- [What is needed]
Apart from the images, every record below must be given again without alteration.

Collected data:
----------
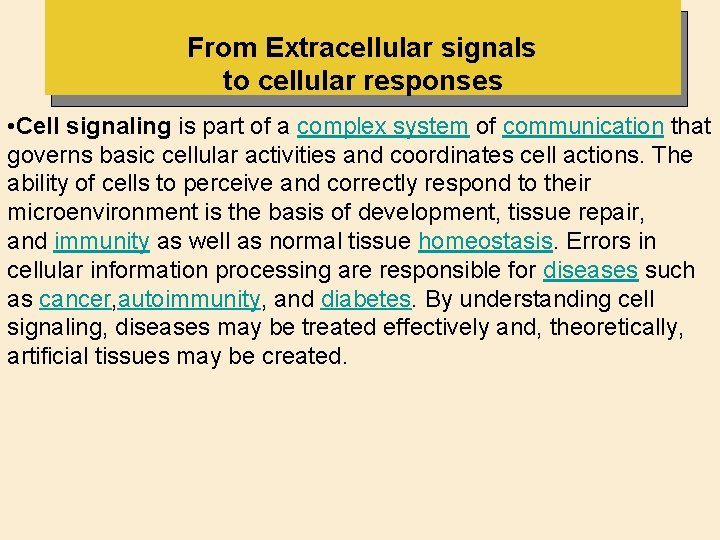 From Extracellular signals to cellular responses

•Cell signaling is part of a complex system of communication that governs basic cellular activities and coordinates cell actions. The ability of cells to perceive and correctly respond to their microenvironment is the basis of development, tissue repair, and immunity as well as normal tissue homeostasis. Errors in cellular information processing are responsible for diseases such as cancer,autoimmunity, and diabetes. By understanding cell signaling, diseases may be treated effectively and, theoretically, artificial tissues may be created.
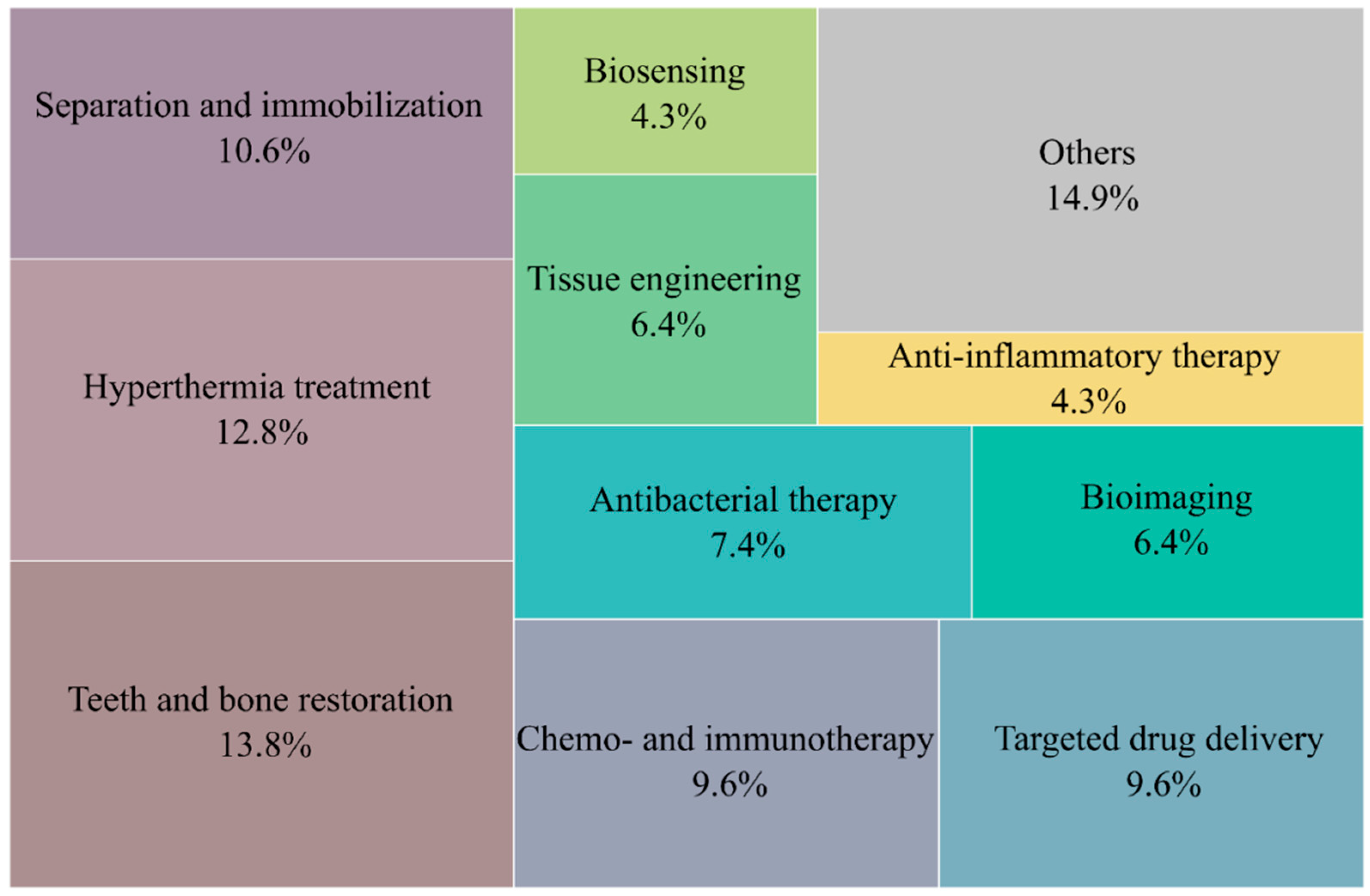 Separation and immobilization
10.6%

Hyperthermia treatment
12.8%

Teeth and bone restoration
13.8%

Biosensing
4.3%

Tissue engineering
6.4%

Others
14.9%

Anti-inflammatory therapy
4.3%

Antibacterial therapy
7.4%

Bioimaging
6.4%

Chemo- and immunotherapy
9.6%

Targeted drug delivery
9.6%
----------
- [Task output]
 From Extracellular signals to cellular responses

•Cell signaling is part of a complex system of communication that governs basic cellular activities and coordinates cell actions. The ability of cells to perceive and correctly respond to their microenvironment is the basis of development, tissue repair, and immunity as well as normal tissue homeostasis. Errors in cellular information processing are responsible for diseases such as cancer,autoimmunity, and diabetes. By understanding cell signaling, diseases may be treated effectively and, theoretically, artificial tissues may be created.
 Separation and immobilization
10.6%

Hyperthermia treatment
12.8%

Teeth and bone restoration
13.8%

Biosensing
4.3%

Tissue engineering
6.4%

Others
14.9%

Anti-inflammatory therapy
4.3%

Antibacterial therapy
7.4%

Bioimaging
6.4%

Chemo- and immunotherapy
9.6%

Targeted drug delivery
9.6%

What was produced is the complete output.